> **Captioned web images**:
---
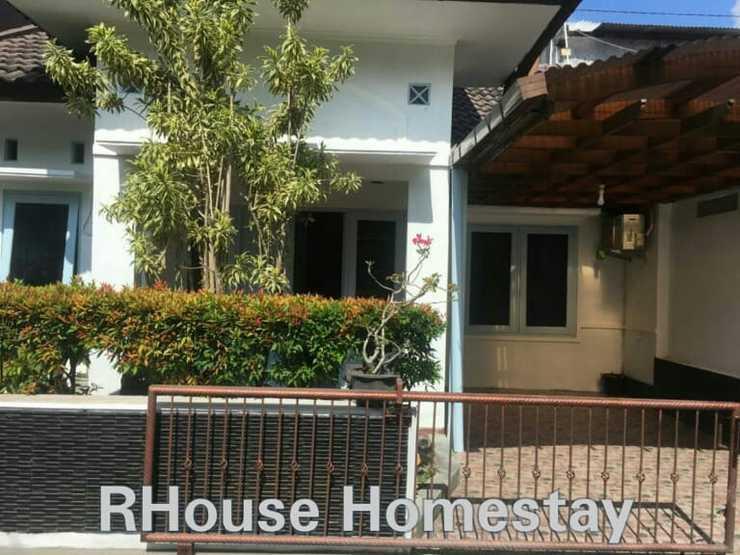 RHouse Homestay 2 Yogyakarta - Exterior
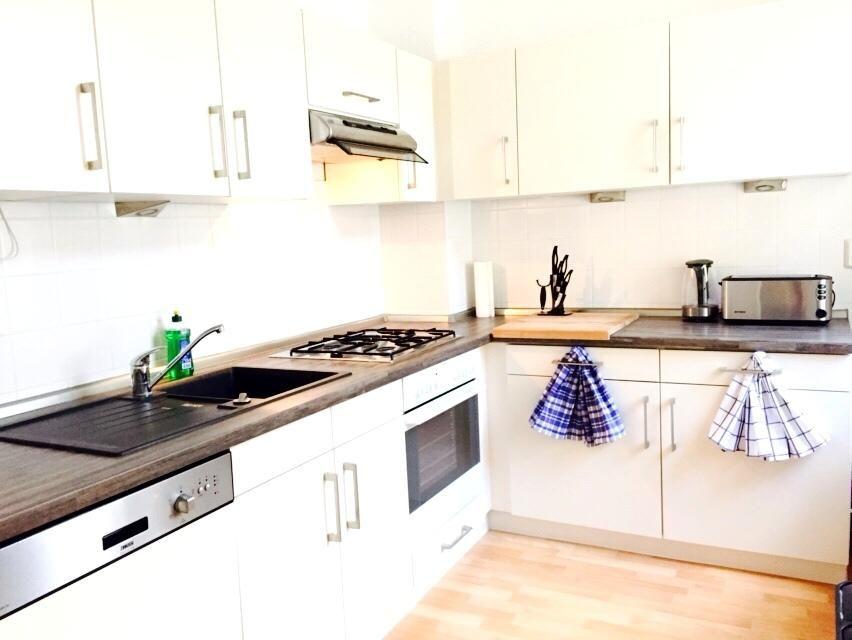 helle k chenzeile in moderner berliner wohnung dunkle arbeitsplatte mit hellen fronten wohnen. Black Bedroom Furniture Sets. Home Design Ideas
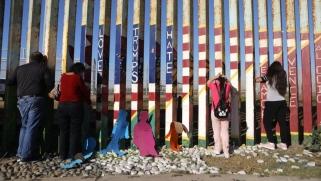 مليار دولار من البنتاغون لبناء جدار ترامب الحدودي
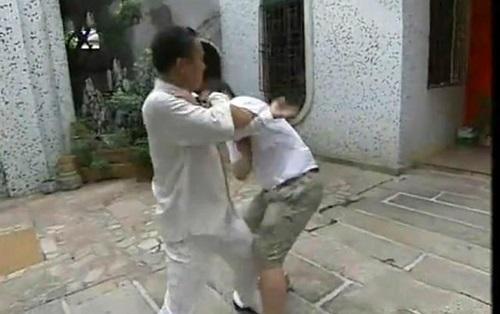 Trần Quốc Cơ kết hợp kỹ thuật cổn thủ và kiều thủ để khóa chặt tay trái của đối phương.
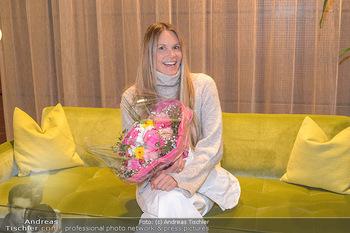 Elle MacPherson Ankunft - Flughafen Wien Schwechat - Di 26.02.2019 - Elle MACPHERSON1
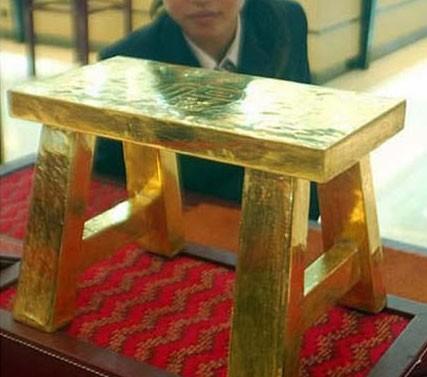 #6 Kursi dari batangan emas Sepintas tidak ada nilai artistik dari kursi kecil ini. Namun jangan ditanya soal harganya, karena jauh dari harapan kamu. Kursi ini ternyata dibuat dari emas padat yang didesain seperti kursi. Dengan merogoh uang sebesar Rp 15.665.000.000 anda sudah bisa membawa pulang kursi ini. sumber gambar : kapanlagi.com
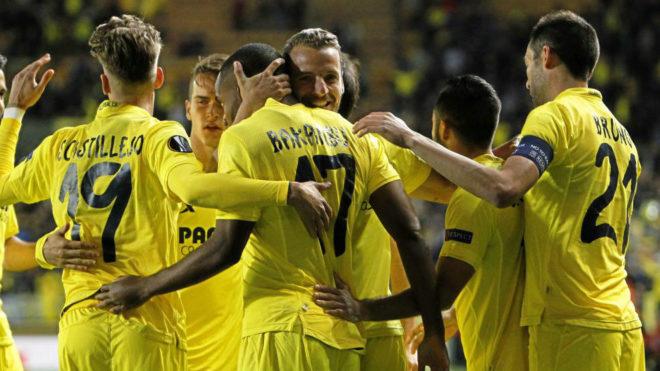 Los jugadores amarillos celebran un gol en los cuartos de final de...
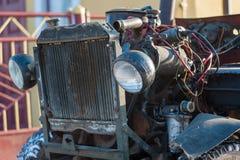 Den gamla bilen behöver reparations- och ledningsnätdiagnostik arkivbild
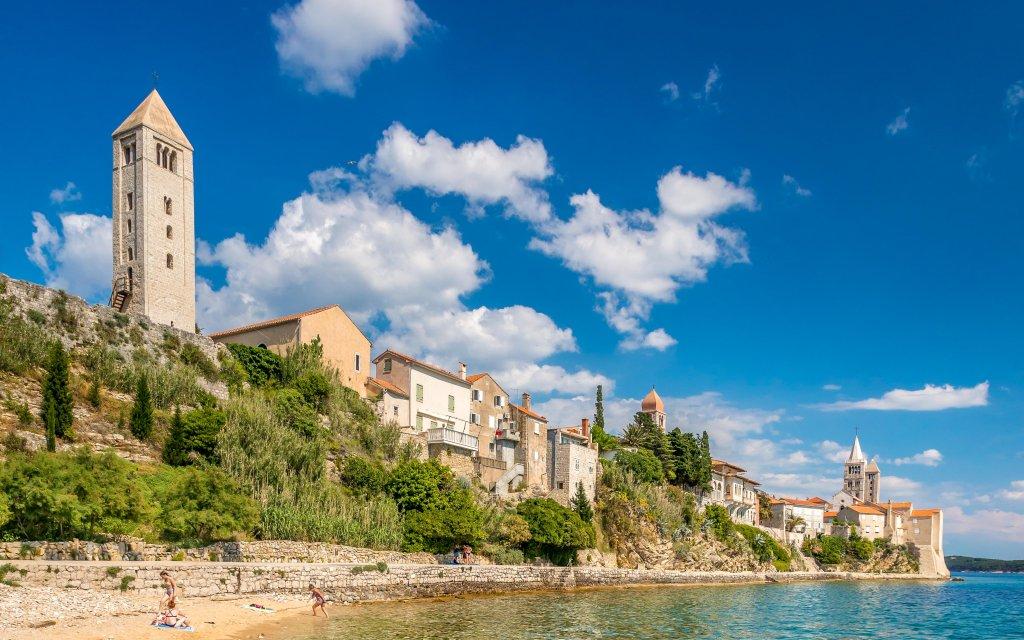 Dorf auf der Insel Rab in Kroatien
---
> **Your task**:
Word for word, return the entries above, but without any pictures.

> **Result of this task**:
 RHouse Homestay 2 Yogyakarta - Exterior
 helle k chenzeile in moderner berliner wohnung dunkle arbeitsplatte mit hellen fronten wohnen. Black Bedroom Furniture Sets. Home Design Ideas
 مليار دولار من البنتاغون لبناء جدار ترامب الحدودي
 Trần Quốc Cơ kết hợp kỹ thuật cổn thủ và kiều thủ để khóa chặt tay trái của đối phương.
 Elle MacPherson Ankunft - Flughafen Wien Schwechat - Di 26.02.2019 - Elle MACPHERSON1
 #6 Kursi dari batangan emas Sepintas tidak ada nilai artistik dari kursi kecil ini. Namun jangan ditanya soal harganya, karena jauh dari harapan kamu. Kursi ini ternyata dibuat dari emas padat yang didesain seperti kursi. Dengan merogoh uang sebesar Rp 15.665.000.000 anda sudah bisa membawa pulang kursi ini. sumber gambar : kapanlagi.com
 Los jugadores amarillos celebran un gol en los cuartos de final de...
 Den gamla bilen behöver reparations- och ledningsnätdiagnostik arkivbild
 Dorf auf der Insel Rab in Kroatien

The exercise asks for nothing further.